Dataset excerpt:
________

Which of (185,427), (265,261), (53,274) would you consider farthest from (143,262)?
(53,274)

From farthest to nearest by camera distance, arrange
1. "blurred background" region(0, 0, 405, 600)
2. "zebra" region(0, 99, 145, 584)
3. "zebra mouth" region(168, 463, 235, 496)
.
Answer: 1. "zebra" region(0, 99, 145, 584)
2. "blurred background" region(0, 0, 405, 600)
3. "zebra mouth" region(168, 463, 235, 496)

________

Return exactly, and only, the line containing "From farthest to" and every line after it through the end of the material.

Written response -
From farthest to nearest by camera distance, arrange
1. "blurred background" region(0, 0, 405, 600)
2. "zebra" region(0, 99, 145, 584)
3. "zebra mouth" region(168, 463, 235, 496)
.
Answer: 1. "zebra" region(0, 99, 145, 584)
2. "blurred background" region(0, 0, 405, 600)
3. "zebra mouth" region(168, 463, 235, 496)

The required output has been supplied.